Luv'n Spoonfuls July 25, 2011 at 4:30 AM  

A true classic! Love the photos as well. You are blessed to have a history in such a wonderful cuisine.

Magic of Spice July 26, 2011 at 3:06 AM  

Sounds like a wonderful book, I also love books that have a story to tell. And this dish looks fantastic, lovely flavors :)

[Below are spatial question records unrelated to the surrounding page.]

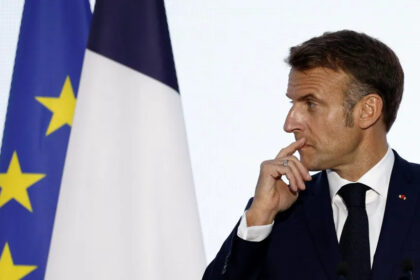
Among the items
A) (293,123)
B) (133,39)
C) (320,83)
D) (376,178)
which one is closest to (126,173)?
(133,39)

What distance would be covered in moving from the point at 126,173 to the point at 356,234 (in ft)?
2.56

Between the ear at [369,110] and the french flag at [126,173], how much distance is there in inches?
23.7

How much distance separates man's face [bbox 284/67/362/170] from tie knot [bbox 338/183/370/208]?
0.09 m

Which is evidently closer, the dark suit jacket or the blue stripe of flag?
the dark suit jacket

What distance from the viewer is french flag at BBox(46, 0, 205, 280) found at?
8.25 feet

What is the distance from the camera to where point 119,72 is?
105 inches

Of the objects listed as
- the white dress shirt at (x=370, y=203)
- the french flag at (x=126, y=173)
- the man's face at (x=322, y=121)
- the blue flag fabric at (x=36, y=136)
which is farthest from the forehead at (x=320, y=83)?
the blue flag fabric at (x=36, y=136)

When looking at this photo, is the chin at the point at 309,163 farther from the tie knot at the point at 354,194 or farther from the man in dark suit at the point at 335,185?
the tie knot at the point at 354,194

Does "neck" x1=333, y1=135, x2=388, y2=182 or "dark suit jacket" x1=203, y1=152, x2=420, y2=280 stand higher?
"neck" x1=333, y1=135, x2=388, y2=182

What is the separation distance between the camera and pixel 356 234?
2.22m

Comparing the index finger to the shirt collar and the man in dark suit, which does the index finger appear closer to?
Answer: the man in dark suit

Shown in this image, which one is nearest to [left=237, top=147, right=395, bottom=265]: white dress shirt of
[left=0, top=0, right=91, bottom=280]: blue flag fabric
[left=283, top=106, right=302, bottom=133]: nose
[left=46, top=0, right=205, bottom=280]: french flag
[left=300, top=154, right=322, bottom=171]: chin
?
[left=300, top=154, right=322, bottom=171]: chin

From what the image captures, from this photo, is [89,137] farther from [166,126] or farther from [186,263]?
[186,263]

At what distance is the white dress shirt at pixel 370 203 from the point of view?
7.38 ft
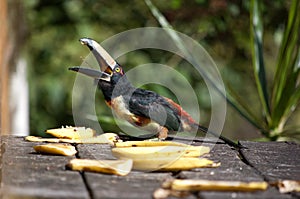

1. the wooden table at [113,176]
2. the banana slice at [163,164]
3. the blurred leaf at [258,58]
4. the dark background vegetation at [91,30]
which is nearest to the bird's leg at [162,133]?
the wooden table at [113,176]

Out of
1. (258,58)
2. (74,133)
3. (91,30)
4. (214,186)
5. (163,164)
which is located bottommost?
(214,186)

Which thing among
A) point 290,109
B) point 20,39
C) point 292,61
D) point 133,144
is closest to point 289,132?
point 290,109

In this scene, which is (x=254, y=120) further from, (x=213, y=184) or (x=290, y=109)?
(x=213, y=184)

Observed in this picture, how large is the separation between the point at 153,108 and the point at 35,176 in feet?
3.36

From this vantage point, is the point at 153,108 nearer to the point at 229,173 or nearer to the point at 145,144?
the point at 145,144

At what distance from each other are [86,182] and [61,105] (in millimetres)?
3895

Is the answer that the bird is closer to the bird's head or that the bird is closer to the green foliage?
the bird's head

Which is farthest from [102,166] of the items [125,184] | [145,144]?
[145,144]

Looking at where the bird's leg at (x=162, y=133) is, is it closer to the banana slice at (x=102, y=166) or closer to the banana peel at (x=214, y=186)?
the banana slice at (x=102, y=166)

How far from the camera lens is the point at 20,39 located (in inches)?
239

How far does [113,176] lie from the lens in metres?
2.60

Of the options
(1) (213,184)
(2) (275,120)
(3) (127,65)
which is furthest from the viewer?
(3) (127,65)

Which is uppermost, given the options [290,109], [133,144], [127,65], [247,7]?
[247,7]

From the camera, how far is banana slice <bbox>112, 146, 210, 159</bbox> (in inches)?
110
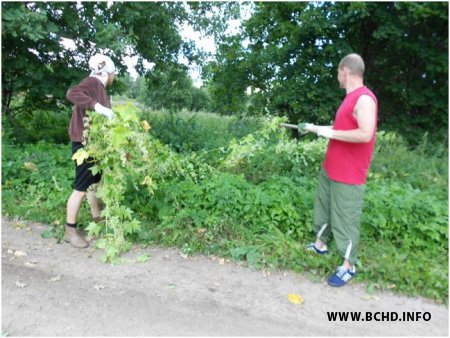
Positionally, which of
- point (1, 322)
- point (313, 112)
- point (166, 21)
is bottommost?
point (1, 322)

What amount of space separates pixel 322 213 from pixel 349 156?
74 cm

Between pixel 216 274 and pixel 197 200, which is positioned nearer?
pixel 216 274

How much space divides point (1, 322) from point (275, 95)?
6.80 metres

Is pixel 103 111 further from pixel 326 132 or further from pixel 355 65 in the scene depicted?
pixel 355 65

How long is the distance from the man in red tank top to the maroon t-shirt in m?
2.15

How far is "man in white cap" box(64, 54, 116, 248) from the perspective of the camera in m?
3.90

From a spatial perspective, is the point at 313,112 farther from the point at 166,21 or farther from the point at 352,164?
the point at 352,164

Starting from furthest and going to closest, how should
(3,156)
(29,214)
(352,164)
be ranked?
(3,156), (29,214), (352,164)

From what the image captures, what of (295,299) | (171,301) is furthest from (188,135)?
(295,299)

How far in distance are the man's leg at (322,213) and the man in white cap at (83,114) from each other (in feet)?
7.59

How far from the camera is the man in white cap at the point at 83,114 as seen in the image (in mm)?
3900

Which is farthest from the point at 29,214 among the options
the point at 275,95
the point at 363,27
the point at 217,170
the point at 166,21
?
the point at 363,27

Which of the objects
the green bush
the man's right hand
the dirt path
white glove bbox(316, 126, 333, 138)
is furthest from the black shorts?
white glove bbox(316, 126, 333, 138)

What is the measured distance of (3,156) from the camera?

Nuts about food July 27, 2011 at 10:12 AM  

I love this dish and eat it whenever I am in Spain...I will actually be eating it in a few weeks. I can't wait! I wrote a while back about being a purist when it comes to food and traditional recipes. I think all of us who love cooking like to experiment and play around with ingredients, interpreting classics with our own spin or preferences. But when it comes to our traditional cuisine we are extremely strict about what is right and wrong. I notice that personally about Italian cuisine and even American recipes. I shudder at some of the risottos published online or brownie recipes. I like things to be just so, no strange spins. Then again I have to admit that sometimes foreigners, who are not so constrained by tradition, come up with very original, great ideas for traditional dishes. I also often liberally interpret foreign dishes like curries or Thai food. So, what is the right way? Where do you draw the line? It is so much easier to be liberal and a none purist when you are making something exotic rather than your grandmother's pie recipe handed down for generations...

SweetSavoryPlanet July 28, 2011 at 5:53 AM  

Garlic and shrimp is the perfect simple food. I have never added sherry but definitely will next time. I will have to find an authentic Spanish Gazpacho recipe because now I am intrigued!

lisa is cooking July 28, 2011 at 9:59 PM  

I didn't know Galicia is known for its bread. So interesting! I'd love to visit and taste it. And, your shrimp looks fantastic. I almost smell the garlic sizzling.

Sarah July 31, 2011 at 4:12 PM  

Yum, sounds good. I haven't made gazpacho in a long time. I think I am ready for a new cookbook.

Aldy @ Al Dente Gourmet August 7, 2011 at 11:51 AM  

Oooh...I absolutely love garlic and this is making my mouth water :)



Tina August 9, 2011 at 3:14 AM  

Tried this dish tonight, very delicious! Everyone loved it! de rechupete!

Spicie Foodie August 9, 2011 at 5:53 PM  

Hola Miriam, It sounds like a great cookbook to have. The gambas look perfect! They are one of my favorite dishes.